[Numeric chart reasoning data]
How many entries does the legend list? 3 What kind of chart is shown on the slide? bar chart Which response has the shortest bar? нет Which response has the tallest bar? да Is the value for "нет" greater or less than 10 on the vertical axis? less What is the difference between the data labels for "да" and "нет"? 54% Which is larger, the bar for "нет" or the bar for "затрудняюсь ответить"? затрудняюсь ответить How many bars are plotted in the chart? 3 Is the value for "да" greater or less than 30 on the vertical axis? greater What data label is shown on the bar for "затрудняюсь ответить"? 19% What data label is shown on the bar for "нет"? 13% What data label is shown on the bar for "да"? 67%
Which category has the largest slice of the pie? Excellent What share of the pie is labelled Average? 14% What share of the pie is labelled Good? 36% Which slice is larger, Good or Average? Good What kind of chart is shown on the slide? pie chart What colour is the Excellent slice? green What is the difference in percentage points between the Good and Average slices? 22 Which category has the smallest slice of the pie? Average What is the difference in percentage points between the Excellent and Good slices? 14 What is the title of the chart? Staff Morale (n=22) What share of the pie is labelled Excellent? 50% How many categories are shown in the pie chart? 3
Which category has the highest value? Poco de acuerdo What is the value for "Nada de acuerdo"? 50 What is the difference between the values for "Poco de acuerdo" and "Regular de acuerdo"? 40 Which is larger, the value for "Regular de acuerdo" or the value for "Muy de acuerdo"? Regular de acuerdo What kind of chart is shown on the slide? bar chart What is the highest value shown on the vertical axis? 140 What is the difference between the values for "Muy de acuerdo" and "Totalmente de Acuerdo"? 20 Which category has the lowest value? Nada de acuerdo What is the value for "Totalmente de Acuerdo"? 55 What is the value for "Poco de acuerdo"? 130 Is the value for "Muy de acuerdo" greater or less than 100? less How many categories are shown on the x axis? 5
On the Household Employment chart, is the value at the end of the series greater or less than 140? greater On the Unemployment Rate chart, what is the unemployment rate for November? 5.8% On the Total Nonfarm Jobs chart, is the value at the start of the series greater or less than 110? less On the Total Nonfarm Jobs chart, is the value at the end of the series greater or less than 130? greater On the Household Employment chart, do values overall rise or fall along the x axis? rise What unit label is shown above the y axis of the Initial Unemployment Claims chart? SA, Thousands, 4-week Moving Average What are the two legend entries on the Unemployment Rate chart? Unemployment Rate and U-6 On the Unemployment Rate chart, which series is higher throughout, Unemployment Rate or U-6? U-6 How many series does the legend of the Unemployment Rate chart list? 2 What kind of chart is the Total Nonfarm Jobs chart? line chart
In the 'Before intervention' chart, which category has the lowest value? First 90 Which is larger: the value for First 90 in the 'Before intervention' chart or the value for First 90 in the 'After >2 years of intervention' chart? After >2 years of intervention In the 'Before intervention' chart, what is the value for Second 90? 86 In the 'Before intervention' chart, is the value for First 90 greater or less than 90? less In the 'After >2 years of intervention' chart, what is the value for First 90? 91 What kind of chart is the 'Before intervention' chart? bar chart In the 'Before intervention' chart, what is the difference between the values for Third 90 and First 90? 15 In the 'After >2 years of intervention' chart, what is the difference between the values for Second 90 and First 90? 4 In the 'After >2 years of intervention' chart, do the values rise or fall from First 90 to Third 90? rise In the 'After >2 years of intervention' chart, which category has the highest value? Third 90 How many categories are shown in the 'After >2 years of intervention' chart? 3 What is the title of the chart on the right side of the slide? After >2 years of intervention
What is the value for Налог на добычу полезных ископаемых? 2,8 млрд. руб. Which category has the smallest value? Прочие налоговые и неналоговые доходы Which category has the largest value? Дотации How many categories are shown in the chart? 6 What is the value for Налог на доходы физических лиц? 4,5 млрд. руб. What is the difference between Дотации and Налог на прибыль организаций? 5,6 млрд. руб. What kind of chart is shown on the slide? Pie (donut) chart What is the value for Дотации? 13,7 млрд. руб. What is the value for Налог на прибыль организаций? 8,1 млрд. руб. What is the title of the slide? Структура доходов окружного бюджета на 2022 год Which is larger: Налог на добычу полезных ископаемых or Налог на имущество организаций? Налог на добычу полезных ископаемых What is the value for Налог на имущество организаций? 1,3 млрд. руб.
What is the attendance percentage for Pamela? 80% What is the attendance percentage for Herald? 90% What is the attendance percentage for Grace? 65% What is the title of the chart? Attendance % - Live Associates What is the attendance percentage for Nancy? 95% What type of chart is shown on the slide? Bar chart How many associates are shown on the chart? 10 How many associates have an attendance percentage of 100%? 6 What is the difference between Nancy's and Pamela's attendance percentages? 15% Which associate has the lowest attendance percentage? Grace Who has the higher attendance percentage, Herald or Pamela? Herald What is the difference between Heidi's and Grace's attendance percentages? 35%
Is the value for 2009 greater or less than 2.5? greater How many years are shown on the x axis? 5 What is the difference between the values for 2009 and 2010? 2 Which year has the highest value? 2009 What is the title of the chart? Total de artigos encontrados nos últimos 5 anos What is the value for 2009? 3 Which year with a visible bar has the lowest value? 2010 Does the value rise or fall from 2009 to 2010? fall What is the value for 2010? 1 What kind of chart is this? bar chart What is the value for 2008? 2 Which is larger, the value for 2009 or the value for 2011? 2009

# Exercise
Pick out each line in the listing that contains the word "percentage", matching case exactly.

# Your solution
Which category has the largest slice of the pie? Excellent What share of the pie is labelled Average? 14% What share of the pie is labelled Good? 36% Which slice is larger, Good or Average? Good What kind of chart is shown on the slide? pie chart What colour is the Excellent slice? green What is the difference in percentage points between the Good and Average slices? 22 Which category has the smallest slice of the pie? Average What is the difference in percentage points between the Excellent and Good slices? 14 What is the title of the chart? Staff Morale (n=22) What share of the pie is labelled Excellent? 50% How many categories are shown in the pie chart? 3
What is the attendance percentage for Pamela? 80% What is the attendance percentage for Herald? 90% What is the attendance percentage for Grace? 65% What is the title of the chart? Attendance % - Live Associates What is the attendance percentage for Nancy? 95% What type of chart is shown on the slide? Bar chart How many associates are shown on the chart? 10 How many associates have an attendance percentage of 100%? 6 What is the difference between Nancy's and Pamela's attendance percentages? 15% Which associate has the lowest attendance percentage? Grace Who has the higher attendance percentage, Herald or Pamela? Herald What is the difference between Heidi's and Grace's attendance percentages? 35%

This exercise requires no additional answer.